> Sağlanan Malzemeler:

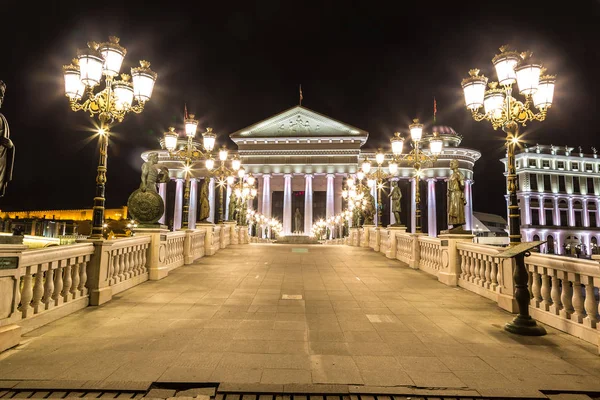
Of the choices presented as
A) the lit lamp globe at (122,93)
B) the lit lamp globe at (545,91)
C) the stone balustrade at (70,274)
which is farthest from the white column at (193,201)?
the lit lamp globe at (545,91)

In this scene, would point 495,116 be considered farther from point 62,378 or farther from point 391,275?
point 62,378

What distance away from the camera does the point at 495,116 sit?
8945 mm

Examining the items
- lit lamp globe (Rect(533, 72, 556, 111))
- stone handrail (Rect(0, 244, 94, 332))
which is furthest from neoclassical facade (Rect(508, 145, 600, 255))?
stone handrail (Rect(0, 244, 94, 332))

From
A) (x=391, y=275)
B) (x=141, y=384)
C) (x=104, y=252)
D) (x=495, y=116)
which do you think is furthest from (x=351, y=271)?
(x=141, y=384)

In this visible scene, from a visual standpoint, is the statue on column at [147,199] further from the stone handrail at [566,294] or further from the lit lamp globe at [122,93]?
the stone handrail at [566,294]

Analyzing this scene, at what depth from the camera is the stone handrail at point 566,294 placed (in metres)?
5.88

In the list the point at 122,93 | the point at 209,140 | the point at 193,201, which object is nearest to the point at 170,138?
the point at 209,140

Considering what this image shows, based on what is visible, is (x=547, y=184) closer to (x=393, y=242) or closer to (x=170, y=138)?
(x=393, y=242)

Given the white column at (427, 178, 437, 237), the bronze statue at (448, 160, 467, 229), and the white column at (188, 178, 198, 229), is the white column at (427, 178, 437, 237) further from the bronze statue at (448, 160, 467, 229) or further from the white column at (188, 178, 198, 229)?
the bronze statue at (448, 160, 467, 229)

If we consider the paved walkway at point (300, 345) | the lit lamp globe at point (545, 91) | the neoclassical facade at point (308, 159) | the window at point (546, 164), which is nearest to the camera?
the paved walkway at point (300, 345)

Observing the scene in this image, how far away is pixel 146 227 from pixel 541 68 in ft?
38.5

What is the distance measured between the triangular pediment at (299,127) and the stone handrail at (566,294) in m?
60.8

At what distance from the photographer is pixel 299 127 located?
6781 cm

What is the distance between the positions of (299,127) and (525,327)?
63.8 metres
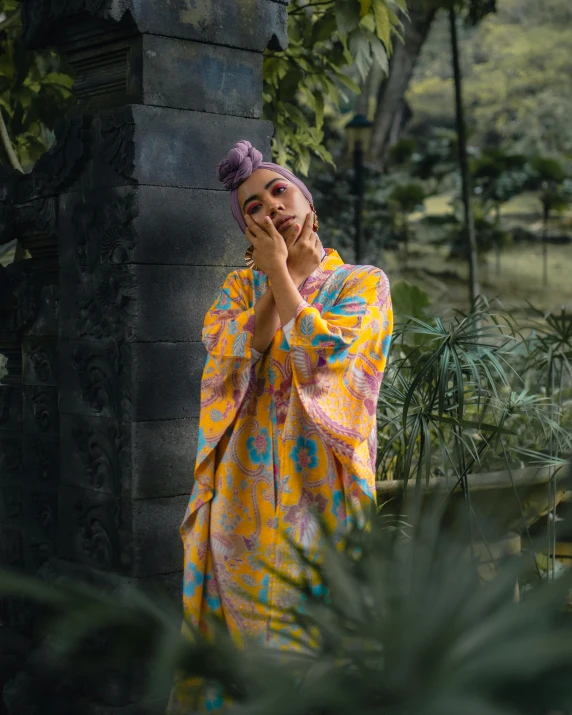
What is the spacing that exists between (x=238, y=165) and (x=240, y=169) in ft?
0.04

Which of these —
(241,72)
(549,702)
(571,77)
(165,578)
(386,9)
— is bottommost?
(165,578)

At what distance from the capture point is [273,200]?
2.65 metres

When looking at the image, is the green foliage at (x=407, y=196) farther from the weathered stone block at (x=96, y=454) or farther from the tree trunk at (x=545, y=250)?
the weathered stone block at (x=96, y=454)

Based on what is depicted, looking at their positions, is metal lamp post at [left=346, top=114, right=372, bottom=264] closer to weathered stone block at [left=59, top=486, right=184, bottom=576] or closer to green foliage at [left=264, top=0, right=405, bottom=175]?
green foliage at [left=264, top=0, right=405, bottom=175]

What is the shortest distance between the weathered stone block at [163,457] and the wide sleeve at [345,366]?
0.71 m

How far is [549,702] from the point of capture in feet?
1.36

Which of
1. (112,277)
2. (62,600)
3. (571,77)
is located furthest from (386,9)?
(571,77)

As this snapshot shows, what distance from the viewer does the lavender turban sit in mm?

...

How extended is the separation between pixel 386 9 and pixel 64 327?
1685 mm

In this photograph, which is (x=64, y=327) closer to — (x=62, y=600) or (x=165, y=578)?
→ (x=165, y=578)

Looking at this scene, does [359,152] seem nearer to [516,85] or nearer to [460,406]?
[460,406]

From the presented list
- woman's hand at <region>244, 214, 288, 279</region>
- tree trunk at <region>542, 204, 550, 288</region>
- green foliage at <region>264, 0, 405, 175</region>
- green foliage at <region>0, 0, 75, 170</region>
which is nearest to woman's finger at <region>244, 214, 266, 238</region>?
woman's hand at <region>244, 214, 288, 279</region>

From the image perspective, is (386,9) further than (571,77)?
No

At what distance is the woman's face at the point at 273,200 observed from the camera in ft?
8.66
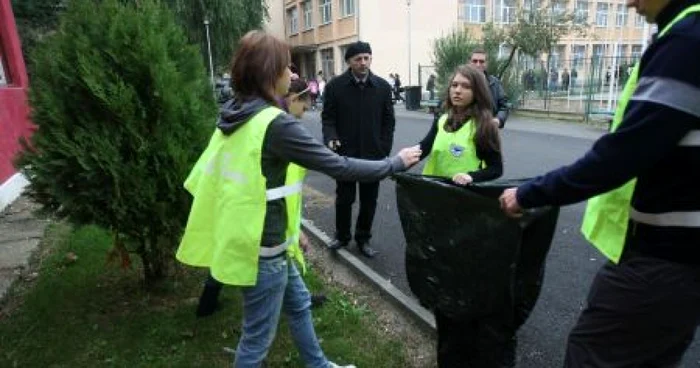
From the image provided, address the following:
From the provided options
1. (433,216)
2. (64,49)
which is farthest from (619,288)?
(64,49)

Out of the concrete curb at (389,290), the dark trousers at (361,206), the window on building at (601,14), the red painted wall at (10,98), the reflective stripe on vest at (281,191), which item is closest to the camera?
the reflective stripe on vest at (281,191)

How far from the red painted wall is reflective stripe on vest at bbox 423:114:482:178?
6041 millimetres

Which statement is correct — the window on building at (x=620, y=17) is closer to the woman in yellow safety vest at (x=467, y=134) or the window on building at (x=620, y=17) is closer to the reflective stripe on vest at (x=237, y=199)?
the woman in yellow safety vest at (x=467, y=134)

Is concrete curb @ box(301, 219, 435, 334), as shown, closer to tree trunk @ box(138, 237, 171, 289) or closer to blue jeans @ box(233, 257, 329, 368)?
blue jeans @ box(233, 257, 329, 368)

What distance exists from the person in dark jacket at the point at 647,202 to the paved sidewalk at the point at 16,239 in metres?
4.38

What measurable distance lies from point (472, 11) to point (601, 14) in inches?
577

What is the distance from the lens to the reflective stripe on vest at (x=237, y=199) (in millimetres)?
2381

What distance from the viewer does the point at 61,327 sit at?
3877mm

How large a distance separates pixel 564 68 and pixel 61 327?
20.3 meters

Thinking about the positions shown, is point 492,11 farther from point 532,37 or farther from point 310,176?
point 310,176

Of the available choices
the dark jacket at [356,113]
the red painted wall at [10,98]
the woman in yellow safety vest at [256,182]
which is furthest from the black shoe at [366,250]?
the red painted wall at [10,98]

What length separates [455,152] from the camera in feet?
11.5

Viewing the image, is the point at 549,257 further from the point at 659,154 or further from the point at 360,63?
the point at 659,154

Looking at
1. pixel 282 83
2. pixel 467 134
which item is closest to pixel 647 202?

> Verilen Problem: Kayıtlarda "farther" kelimesinin geçtiği bütün satırları seçin.

> Alıştırma Sonucu:
In this scene, would point 495,116 be considered farther from point 62,378 or farther from point 391,275?
When looking at the image, is the green foliage at (x=407, y=196) farther from the weathered stone block at (x=96, y=454) or farther from the tree trunk at (x=545, y=250)?
Thinking about the positions shown, is point 492,11 farther from point 532,37 or farther from point 310,176?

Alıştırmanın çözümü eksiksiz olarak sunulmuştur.